### EXERCISE REQUIREMENTS:
In the passage on journalism as a public good, which places does Holliday name as information hubs where this work could expand?

  • “JOURNALISM IS A PUBLIC GOOD. LET THE PUBLIC MAKE IT.”: For CJR, City Bureau co-founder Darryl Holliday wrote about rebuilding public infrastructure to address the journalism crisis, which he says pertains not only to business models or trust, but to the purpose of journalism itself. “The best response to the current crisis in journalism is to get more people involved, at a level at which everyone is willing and able to participate,” Holliday writes. “Not just as news consumers, but as distributors and—most importantly—producers of local information.” Holliday points to the existence of information hubs like local libraries, PEG public access channels, low-power FM stations, and post offices as places to expand this work, adding: “There is no number of news articles that will save us from the challenges ahead, but there are a million people willing to take on the role of ‘Observer,’ ‘Courtwatcher,’ ‘Community Correspondent,’ ‘Info Hub Captain,’ or ‘Documenter’ for their neighborhood, block, or building.”

### SUPPLIED MATERIAL:
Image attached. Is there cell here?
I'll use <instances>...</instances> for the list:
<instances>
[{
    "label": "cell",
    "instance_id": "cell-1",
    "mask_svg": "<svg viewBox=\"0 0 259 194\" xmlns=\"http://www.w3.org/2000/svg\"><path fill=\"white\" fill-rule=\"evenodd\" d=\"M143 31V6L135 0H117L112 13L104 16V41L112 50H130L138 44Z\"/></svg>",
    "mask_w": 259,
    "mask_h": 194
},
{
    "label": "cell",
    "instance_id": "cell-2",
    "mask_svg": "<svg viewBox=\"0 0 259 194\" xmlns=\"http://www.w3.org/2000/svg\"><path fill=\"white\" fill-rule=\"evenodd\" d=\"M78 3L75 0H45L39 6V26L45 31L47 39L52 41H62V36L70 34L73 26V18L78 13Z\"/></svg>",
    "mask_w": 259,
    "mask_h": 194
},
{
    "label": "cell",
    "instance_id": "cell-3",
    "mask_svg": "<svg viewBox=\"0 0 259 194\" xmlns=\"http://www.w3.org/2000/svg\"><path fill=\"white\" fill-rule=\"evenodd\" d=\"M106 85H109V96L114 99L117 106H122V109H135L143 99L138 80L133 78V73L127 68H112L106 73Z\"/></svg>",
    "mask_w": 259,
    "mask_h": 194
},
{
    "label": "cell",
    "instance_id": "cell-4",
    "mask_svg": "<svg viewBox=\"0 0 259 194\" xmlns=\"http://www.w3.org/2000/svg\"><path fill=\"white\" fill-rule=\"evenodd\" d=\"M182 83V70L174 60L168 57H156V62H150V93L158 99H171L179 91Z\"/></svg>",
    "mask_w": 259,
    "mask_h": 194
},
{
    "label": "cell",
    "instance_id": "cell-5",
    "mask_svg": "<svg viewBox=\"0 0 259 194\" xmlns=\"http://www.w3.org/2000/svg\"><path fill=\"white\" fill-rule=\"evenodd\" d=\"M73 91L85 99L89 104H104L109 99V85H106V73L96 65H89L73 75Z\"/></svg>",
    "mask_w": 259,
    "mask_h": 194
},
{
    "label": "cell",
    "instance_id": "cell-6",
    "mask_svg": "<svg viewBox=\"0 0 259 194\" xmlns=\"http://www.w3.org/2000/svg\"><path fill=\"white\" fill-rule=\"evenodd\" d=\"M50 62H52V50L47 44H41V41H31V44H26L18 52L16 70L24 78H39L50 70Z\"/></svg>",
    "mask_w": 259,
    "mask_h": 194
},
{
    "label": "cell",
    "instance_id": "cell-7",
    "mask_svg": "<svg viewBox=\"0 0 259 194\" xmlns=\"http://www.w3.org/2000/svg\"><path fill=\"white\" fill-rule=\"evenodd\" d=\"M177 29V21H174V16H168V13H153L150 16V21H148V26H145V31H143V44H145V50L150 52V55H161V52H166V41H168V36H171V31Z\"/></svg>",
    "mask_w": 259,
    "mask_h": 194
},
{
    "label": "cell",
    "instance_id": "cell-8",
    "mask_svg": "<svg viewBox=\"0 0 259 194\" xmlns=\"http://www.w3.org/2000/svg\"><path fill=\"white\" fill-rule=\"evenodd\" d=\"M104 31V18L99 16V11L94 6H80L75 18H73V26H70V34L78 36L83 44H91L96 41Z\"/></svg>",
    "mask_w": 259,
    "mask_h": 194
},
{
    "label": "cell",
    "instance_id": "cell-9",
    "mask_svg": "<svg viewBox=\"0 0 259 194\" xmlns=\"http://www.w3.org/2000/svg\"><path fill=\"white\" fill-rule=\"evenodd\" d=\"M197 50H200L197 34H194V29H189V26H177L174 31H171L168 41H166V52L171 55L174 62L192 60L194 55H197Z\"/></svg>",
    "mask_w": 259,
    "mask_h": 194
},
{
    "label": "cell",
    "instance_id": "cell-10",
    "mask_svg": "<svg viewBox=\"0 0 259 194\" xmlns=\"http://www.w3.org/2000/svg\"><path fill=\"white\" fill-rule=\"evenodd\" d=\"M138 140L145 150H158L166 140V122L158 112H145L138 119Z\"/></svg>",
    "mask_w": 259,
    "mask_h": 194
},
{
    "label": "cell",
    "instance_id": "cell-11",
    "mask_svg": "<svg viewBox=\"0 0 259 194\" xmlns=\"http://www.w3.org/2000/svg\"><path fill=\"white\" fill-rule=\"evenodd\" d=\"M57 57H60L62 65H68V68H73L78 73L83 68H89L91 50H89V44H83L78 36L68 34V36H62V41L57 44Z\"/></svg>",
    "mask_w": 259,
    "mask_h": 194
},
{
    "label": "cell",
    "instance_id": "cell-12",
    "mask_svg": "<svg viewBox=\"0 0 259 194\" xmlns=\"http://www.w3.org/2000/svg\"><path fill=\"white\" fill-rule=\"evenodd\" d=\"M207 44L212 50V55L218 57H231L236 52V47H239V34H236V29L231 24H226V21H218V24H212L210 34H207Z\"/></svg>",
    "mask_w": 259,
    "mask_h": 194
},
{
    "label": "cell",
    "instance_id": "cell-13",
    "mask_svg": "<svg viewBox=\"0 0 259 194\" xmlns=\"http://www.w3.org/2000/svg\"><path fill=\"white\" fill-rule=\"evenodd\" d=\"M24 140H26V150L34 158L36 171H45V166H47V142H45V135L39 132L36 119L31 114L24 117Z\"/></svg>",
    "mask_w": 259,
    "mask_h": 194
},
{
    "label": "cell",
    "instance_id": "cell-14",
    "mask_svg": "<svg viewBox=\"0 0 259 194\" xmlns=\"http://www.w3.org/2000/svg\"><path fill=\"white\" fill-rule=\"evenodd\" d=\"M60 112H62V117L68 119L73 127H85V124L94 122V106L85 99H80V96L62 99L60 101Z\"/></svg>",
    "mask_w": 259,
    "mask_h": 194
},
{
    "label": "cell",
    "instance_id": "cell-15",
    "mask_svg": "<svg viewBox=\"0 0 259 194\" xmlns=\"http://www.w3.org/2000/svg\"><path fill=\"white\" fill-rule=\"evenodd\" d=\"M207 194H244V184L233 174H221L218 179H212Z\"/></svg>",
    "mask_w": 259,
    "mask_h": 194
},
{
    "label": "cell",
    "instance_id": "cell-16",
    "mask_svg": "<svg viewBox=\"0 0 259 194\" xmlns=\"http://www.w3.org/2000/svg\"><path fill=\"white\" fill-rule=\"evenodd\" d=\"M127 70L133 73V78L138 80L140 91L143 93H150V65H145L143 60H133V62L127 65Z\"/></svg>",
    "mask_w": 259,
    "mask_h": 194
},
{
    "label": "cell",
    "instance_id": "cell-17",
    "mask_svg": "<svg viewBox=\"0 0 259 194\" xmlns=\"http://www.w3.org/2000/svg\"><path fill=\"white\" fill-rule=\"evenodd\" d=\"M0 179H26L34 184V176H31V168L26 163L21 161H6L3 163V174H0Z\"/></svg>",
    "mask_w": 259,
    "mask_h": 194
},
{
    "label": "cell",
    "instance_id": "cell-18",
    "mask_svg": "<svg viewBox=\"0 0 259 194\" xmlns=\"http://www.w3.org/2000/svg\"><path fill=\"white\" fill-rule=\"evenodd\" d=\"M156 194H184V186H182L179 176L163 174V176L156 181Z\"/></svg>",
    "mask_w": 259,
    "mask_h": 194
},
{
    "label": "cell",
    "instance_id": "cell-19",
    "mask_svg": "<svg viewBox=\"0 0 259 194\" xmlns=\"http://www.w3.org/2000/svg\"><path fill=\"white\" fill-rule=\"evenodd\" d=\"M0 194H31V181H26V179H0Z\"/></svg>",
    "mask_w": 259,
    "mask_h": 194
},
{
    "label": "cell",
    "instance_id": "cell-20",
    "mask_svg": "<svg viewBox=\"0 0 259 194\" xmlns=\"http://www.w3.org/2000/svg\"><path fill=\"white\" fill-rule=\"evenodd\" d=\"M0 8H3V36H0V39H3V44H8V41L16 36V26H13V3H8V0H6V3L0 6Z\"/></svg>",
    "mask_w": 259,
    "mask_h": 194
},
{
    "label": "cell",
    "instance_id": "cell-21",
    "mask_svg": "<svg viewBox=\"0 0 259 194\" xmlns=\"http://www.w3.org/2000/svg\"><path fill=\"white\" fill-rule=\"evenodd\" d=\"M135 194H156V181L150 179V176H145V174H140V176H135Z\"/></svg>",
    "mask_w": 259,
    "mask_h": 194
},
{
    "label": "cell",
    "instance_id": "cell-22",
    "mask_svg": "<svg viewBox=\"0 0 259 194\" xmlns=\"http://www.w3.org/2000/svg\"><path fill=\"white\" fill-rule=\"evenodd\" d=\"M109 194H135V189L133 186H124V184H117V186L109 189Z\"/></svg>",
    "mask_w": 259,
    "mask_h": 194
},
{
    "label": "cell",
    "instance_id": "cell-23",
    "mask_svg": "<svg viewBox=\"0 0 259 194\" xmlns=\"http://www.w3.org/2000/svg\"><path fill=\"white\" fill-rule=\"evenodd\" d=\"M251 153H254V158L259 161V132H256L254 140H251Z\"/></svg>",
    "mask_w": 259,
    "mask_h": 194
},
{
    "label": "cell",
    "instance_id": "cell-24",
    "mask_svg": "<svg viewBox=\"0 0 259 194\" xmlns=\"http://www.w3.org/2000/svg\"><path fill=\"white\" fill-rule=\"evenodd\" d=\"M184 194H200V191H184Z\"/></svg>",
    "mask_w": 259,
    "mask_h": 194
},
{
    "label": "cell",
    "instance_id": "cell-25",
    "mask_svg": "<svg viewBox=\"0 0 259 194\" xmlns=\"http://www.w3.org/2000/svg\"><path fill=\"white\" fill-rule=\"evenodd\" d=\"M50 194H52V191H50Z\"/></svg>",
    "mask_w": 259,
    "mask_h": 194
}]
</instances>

### ANSWER BOX:
Local libraries, PEG public access channels, low-power FM stations, and post offices.